Can anybody give me a single word for a person who suffers great loss as in the context below. The word loser is not appropriate:

Mike lost everything after his failed business venture.

Phillip suffered great loss due to the flood.

6 Answers 6


How about "destitute"

Phillip was left destitute as a result of the flood./ Phillip is now a destitute.

There is also "ruined"

Philip suffered great loss due to the flood. He is now ruined.



  • 1
    +1 for destitute, which I have heard used in the way the OP is seeking, as a noun. (See first example here.) Commented Jun 5, 2011 at 22:52

"Victim" is often used for everything from natural disasters to diseases to financial ruin.


I'd suggest:

  • choker: an unfortunate person who is unable to perform effectively because of nervous tension or agitation.
  • Victim: One who is harmed by or made to suffer from an act, circumstance, agency, or condition.
  • Victim is the answer of the question because my class mahesh tutorials told me
    – user46667
    Commented Jun 25, 2013 at 10:06

Mike could be called an unfortunate:

A victim of bad luck.

Phillip could be called a sufferer:

One who suffers; a person who endures or undergoes pain, either of body or of mind; one sustaining evil of any kind.
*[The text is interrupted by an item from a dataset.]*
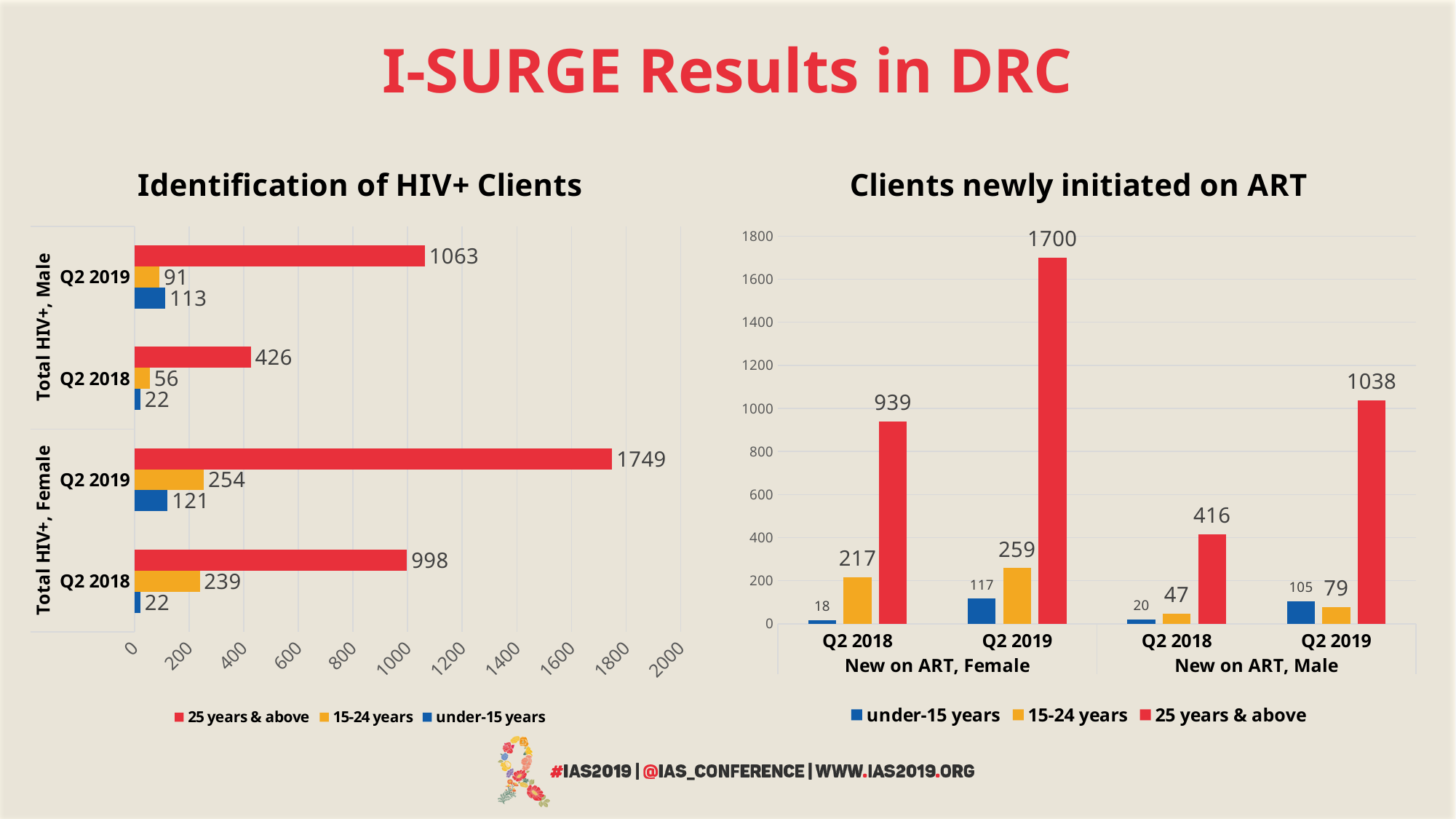
In the 'Clients newly initiated on ART' chart, what is the value for 25 years & above for New on ART, Female in Q2 2019? 1700 In the 'Clients newly initiated on ART' chart, what is the difference between the 25 years & above values for New on ART, Male in Q2 2019 and Q2 2018? 622 In the 'Identification of HIV+ Clients' chart, what is the difference between the 25 years & above values for Total HIV+, Male in Q2 2019 and Q2 2018? 637 In the 'Identification of HIV+ Clients' chart, what is the value for 25 years & above for Total HIV+, Female in Q2 2019? 1749 In the 'Identification of HIV+ Clients' chart, how many series does the legend list? 3 In the 'Clients newly initiated on ART' chart, what is the value for under-15 years for New on ART, Male in Q2 2018? 20 In the 'Identification of HIV+ Clients' chart, which is larger: the 15-24 years value for Total HIV+, Female in Q2 2018 or in Q2 2019? Q2 2019 In the 'Clients newly initiated on ART' chart, which colour represents the 15-24 years series? Orange In the 'Clients newly initiated on ART' chart, does the 25 years & above value for New on ART, Female rise or fall from Q2 2018 to Q2 2019? Rise What kind of chart is 'Identification of HIV+ Clients'? Bar chart In the 'Clients newly initiated on ART' chart, which category has the highest 25 years & above value? New on ART, Female, Q2 2019 In the 'Identification of HIV+ Clients' chart, what is the value for under-15 years for Total HIV+, Male in Q2 2019? 113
"The bereaved" refers to someone who has suffered great loss, whether through the death of another or otherwise.

  • 1
    Even when nobody died? I'm used to "bereaved" applying to people who've lost loved ones, but not to those who've lost money or property. Commented Jun 5, 2011 at 21:12
  • "having a close relation or friend who has recently died".
    – Gigili
    Commented Jun 5, 2011 at 21:13
  • @Monica Cellio: It refers to great loss. It's just that almost any usage not referring to death is hyperbolic.
    – Marcin
    Commented Jun 5, 2011 at 21:14
  • According to etymonline, bereaved mostly applies to loss of loved ones, and bereft to loss due to circumstance. Commented Sep 23, 2012 at 21:09
  • @jwpat7 Mostly. Not the same as solely.
    – Marcin
    Commented Sep 24, 2012 at 18:30

It holds a negative connotation like loser but if you wanted an adjective sorry could fit.